## [Énoncé]
Dans le texte sur la candidature d'Audrey Azoulay à l'UNESCO, pourquoi le fonctionnement de l'UNESCO est-il jugé beaucoup plus démocratique que celui du Conseil de sécurité de l'ONU ? Répondez en une à trois phrases.

##### Texte

Audrey Azoulay, l’ex-ministre de la Culture de François Hollande, prétend au poste de Directeur général de l’UNESCO, une agence internationale qui fait moins parler d’elle que l’ONU, mais qui conserve un pouvoir symbolique réel. Tout l’enjeu de ce scrutin, qui aura lieu en octobre 2017 à bulletins secrets, est le retournement de tendance de l’institution du côté israélien dans le conflit qui oppose juifs et Arabes à Jérusalem-Est. On est loin des préoccupations de l’Organisation qui sont l’éducation, la culture et les arts. Le combat diplomatique souterrain qui se profilait au printemps 2017 entre la candidate française – ou franco-marocaine de confession juive – et les candidats des pays arabes qui tiennent à cette Direction générale, explose désormais au grand jour.
La majorité des membres de l’Organisation des Nations unies pour l’Éducation, la Science et la Culture sont des pays dits pauvres, et pas forcément alignés sur l’axe américano-sioniste. Si un seul veto suffit à bloquer une résolution de l’ONU au Conseil de sécurité, par exemple à propos de la colonisation illégale du territoire palestinien par l’entité israélienne, le fonctionnement de l’UNESCO est beaucoup plus démocratique : un pays, une voix. De plus, une personnalité de confession juive peut voir sa candidature assombrie par la politique israélienne d’occupation et d’agression.

##########
##### Données

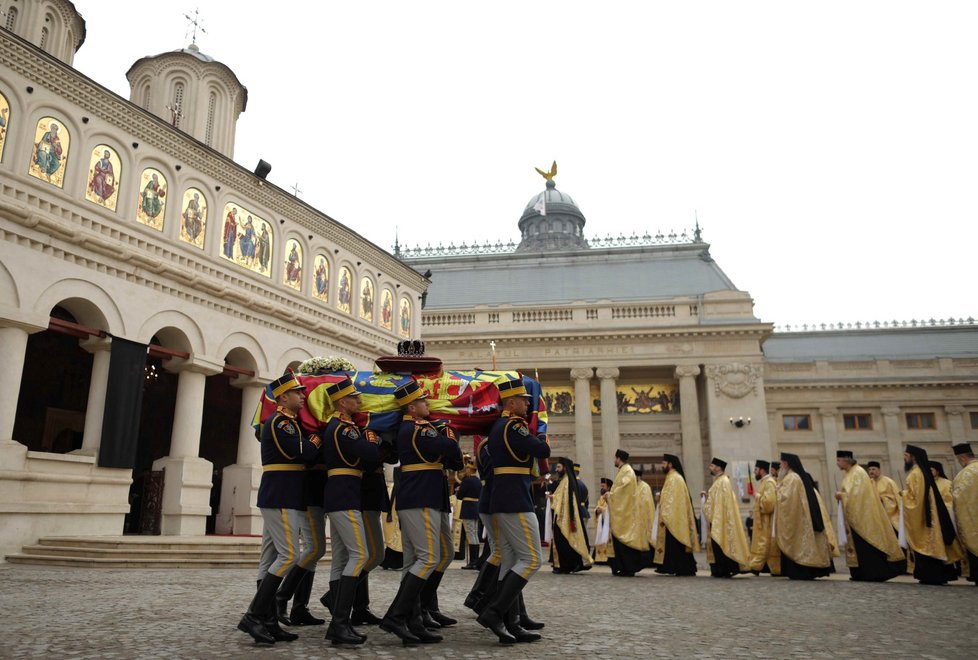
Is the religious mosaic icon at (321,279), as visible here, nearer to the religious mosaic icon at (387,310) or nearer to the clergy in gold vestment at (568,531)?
the religious mosaic icon at (387,310)

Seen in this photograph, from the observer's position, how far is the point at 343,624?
19.6 ft

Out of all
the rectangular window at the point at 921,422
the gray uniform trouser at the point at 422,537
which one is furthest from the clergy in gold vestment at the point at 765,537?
the rectangular window at the point at 921,422

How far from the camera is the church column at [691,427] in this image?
33.7 m

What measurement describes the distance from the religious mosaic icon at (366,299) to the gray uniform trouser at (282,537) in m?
18.3

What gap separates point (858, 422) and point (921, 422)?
3.10 m

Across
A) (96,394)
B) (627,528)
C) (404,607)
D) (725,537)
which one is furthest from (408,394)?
(96,394)

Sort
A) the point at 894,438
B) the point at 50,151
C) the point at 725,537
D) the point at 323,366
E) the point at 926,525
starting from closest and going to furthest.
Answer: the point at 323,366 < the point at 926,525 < the point at 725,537 < the point at 50,151 < the point at 894,438

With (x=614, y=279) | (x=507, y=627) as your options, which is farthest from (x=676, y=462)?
(x=614, y=279)

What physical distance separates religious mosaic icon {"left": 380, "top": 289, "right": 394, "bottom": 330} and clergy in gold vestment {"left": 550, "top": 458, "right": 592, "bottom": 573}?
490 inches

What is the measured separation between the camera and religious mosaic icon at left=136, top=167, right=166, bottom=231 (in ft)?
57.2

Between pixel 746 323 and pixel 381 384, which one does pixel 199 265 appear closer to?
pixel 381 384

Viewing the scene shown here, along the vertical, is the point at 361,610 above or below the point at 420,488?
below

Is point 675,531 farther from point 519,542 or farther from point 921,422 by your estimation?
point 921,422

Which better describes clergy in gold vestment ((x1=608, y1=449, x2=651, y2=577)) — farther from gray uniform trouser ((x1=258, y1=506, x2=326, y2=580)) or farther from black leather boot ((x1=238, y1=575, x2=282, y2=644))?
black leather boot ((x1=238, y1=575, x2=282, y2=644))
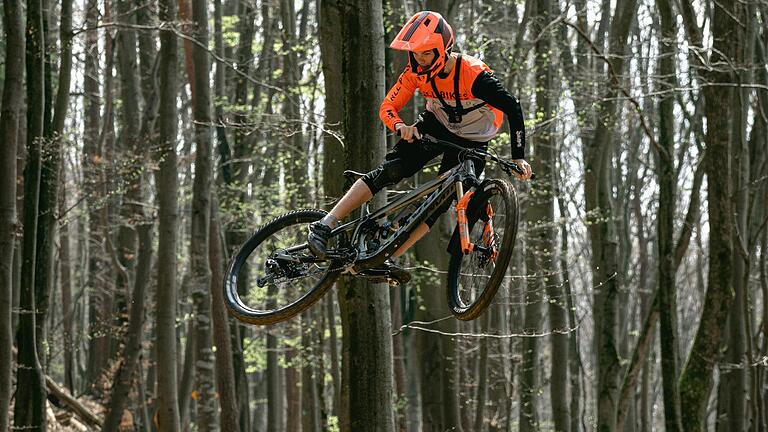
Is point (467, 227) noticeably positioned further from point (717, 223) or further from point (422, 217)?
point (717, 223)

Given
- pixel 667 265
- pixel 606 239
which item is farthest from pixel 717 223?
pixel 606 239

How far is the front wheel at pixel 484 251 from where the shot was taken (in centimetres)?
667

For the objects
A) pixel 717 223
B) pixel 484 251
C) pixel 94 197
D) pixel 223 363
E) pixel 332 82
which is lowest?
pixel 223 363

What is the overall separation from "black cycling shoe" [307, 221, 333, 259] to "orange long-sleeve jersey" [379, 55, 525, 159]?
2.92ft

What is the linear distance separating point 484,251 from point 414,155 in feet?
3.24

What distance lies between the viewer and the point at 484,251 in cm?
713

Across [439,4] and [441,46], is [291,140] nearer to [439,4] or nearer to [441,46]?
[439,4]

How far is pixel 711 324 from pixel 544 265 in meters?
5.65

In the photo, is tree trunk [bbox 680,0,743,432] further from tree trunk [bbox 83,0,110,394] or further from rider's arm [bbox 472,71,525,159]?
tree trunk [bbox 83,0,110,394]

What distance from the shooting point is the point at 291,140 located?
68.9ft

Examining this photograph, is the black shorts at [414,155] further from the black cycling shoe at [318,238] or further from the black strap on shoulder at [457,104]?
the black cycling shoe at [318,238]

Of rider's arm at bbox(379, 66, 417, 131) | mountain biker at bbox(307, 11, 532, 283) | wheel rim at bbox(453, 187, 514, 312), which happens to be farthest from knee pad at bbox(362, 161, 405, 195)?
wheel rim at bbox(453, 187, 514, 312)

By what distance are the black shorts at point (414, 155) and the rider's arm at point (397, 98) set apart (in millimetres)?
191

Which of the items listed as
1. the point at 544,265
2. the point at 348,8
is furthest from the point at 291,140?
the point at 348,8
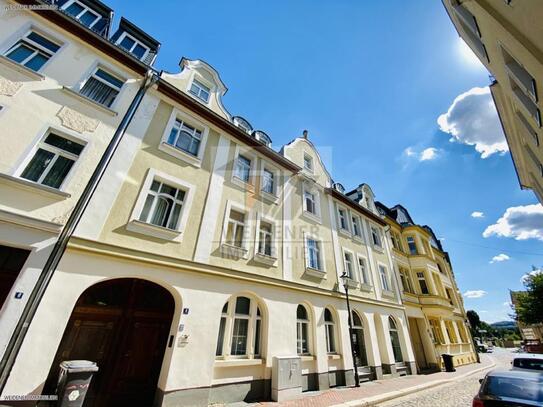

##########

## [Réponse]
À l'UNESCO, la règle est « un pays, une voix ». Au Conseil de sécurité de l'ONU, en revanche, un seul veto suffit à bloquer une résolution.